Fresh design elements for Osceola County’s tourist main drag have been bounced around by the W192 Development Authority board for at least two years, but initial concepts finally emerged at a recent meeting April 4.
Consultants from a company called Logan Simpson began drafting ideas and guidelines last year that will consider changes to aesthetics like the color of sidewalks, landscaping accents and benches, as well as exterior styles of businesses.
Unique features will be introduced to address the individual character of each of the corridor’s eight subsections along the 15-mile stretch.
Certain aspects of U.S. 192’s look will remain, but other touches, like its purple and blue color scheme, may be phased out.

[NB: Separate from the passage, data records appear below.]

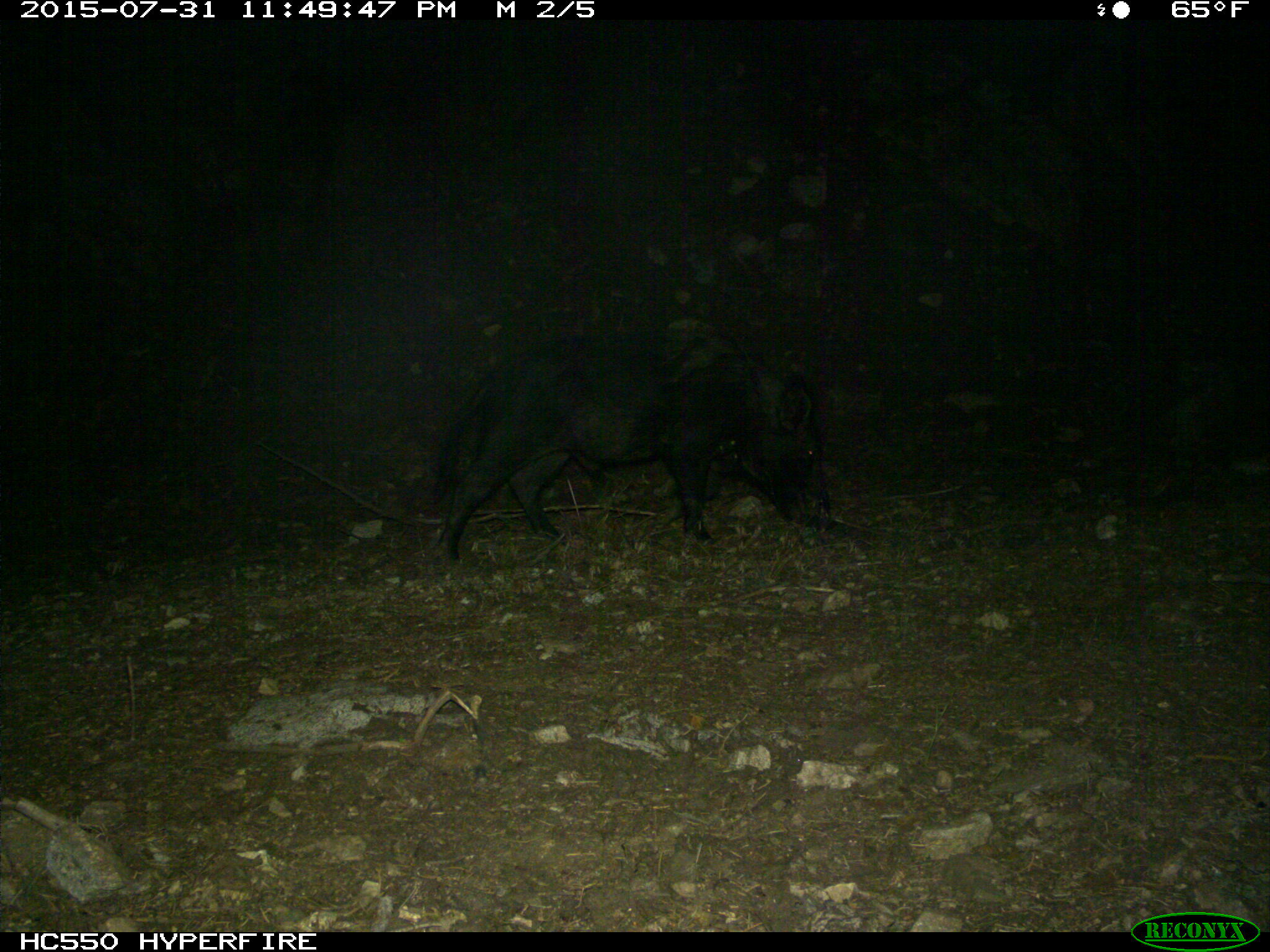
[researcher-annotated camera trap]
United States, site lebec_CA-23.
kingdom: Animalia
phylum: Chordata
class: Mammalia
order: Artiodactyla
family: Suidae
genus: Sus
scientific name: Sus scrofa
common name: wild boar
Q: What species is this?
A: Sus scrofa (wild boar).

New designs won’t affect existing businesses though, said W192 Development Authority Director Christina Morris.
“It only applies to new businesses that come to the corridor,” she said. “Or when existing ones renovate, they will need to adhere to the new adopted design codes.”

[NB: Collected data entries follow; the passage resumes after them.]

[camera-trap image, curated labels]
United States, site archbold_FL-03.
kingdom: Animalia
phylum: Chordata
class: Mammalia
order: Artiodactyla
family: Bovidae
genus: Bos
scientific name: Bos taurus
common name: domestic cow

One goal of the streetscape design is to shed a “one size fits all” approach in favor of variances unique to different parts of the road. For example, the area around the new Margaritaville Resort will feature a Key West theme with palm trees and public art. The section near Celebration will borrow elements from the Disney-created neighborhood, such as its white picket fences, while the area around Old Town and the future Magic Place development will allow more freedom and creativity.
The re-designed area will end by Hoagland Boulevard, and concepts call for a more toned-down, nature-themed look in that area.
But it will still be a while before residents and tourists catch a glimpse of the iconic thoroughfare’s new makeover.
Logan Simpson consultants will now go back and tweak initial designs after getting feedback from board members April 4. Public outreach to businesses along the corridor will follow to familiarize them with the concept.
Morris said consultants have already met with planning and zoning staff at the county for further guidance and direction.
Morris hopes to bring forward final design elements to the Osceola County Commission by September or October to adopt into the county’s code.
“There’s a lot of process still to go,” Morris said.
Businesses along the corridor won’t pay for streetscape improvements, Morris said. That will come from the W192 board, which currently uses what’s known as Municipal Service Benefit Unit (MSBU) funds to maintain fixtures like bus stops, light poles and landscaping.
Since plans are in the earliest stages, there are no cost estimates attached to the project yet, but Morris said the authority board would tackle the work in phases as funding permits.